Their last minutes together were excruciatingly painful. Kate was trying to hold back tears unsuccessfully, and even Joe looked tense. It was all so intolerably emotional for both of them. Neither of them had any idea if they would see each other again, or when. They knew the war could go on for years, and all Kate could do was hope it wouldn't. It was finally a mercy when he had to get on the plane. They had nothing left to say to each other, and she was beginning to cling to him in desperation. She didn't want him to go, didn't want anything to happen to him, didn't want to lose the only man she had ever loved.

“I love you,” she whispered to him again, and he looked pained. This wasn't what he'd had in mind when he came to spend the day with her. He had somehow felt that they had a silent pact not to say those kinds of things to each other, but she wasn't sticking to it. She just couldn't. She could not let him go without telling him she loved him. In her opinion, he had a right to know. What she didn't understand was how much harder it was for him once she said the words. Until then, whatever his feelings for her, or how powerful his attraction to her, he had been able to delude himself that they were just good friends. But now there was no hiding from the fact that they weren't. They were far more than that, no matter how strenuously he tried to pretend it wasn't so.

Her words were her final gift to him, the only thing she had to give him of any real value. And they brought reality to both of them. For just a fraction of an instant, he sensed his own vulnerability, and glimpsed the possibility that he might never come this way again. Suddenly, as he looked at her, he was grateful for every instant they had shared. He knew that he would never meet another woman like her, with as much fire and joy and excitement, and no matter where he went, or what happened to him, he would always remember her. All they had before they left each other were these last moments to share.
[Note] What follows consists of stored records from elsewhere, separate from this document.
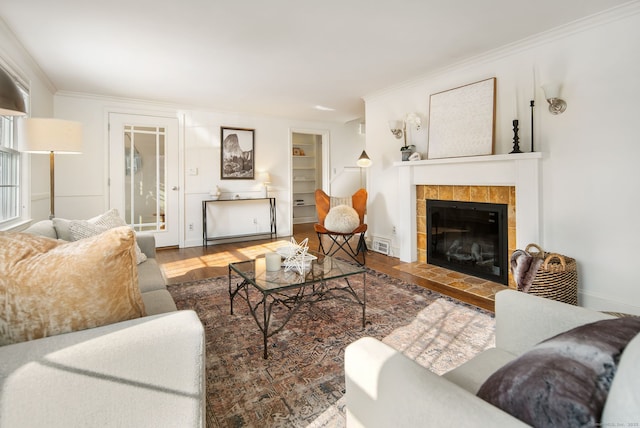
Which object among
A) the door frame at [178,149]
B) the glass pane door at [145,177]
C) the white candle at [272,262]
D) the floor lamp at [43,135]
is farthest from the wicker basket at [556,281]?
the glass pane door at [145,177]

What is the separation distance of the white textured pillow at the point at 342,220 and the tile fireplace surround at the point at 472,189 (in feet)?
2.11

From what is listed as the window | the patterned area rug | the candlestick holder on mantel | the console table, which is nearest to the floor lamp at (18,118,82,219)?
the window

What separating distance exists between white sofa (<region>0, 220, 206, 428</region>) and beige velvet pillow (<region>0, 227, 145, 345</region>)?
5 centimetres

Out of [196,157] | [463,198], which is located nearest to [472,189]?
[463,198]

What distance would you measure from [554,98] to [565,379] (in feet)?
9.63

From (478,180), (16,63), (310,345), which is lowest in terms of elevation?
(310,345)

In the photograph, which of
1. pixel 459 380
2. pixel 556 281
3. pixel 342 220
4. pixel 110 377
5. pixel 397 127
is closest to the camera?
pixel 110 377

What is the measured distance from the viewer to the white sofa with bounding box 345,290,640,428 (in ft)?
1.92

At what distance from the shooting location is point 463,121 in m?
3.55

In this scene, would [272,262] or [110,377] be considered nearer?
[110,377]

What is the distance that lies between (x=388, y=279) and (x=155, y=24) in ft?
10.3

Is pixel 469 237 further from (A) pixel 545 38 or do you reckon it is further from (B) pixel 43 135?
(B) pixel 43 135

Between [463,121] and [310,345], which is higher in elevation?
[463,121]

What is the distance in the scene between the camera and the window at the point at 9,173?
285cm
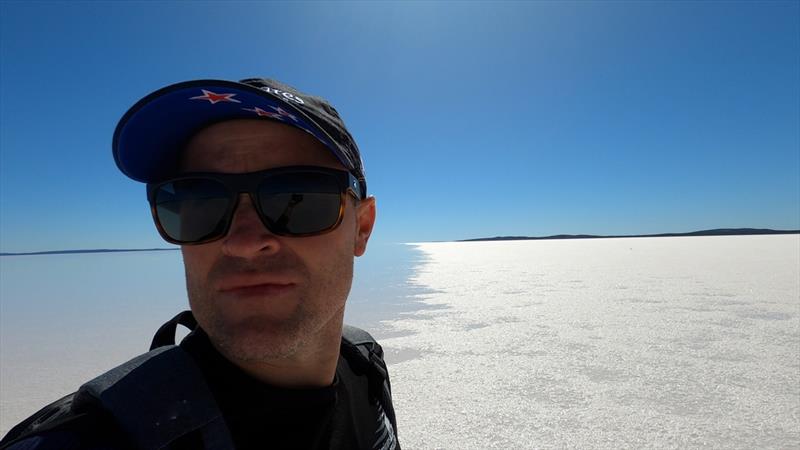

And as they called his flight for the last time, he bent and kissed her, standing in the airport with his arms around her. It was too late to stop the tides. He had been kidding himself, he knew, if he thought he could reverse them or even hold them back. Their feelings for each other were as inevitable as the passing of time. Whatever it was that had happened between them, they both knew without promises or words, that it was very rare, and not something that either of them would have changed, or would ever find again.

“Take care of yourself,” he said hoarsely, in a whisper.

“I love you,” she said again. She looked him right in the eye as she said it, and he nodded, unable to say the words, despite all that he felt for her. They were words to describe feelings that he had fled for thirty years.

He held her close and kissed her again, and then he knew he had to leave her. He had to get on the flight. With every ounce of strength he had, he walked away from her, and paused for a last instant at the gate. She was still looking at him, and there were tears rolling slowly down her cheeks. He started to turn away then, paused, and looked back at her for a last instant. And then, just before it was too late, he shouted back to her, “I love you, Kate.” She heard him, and saw him wave, and as she laughed through her tears, he disappeared through the gate.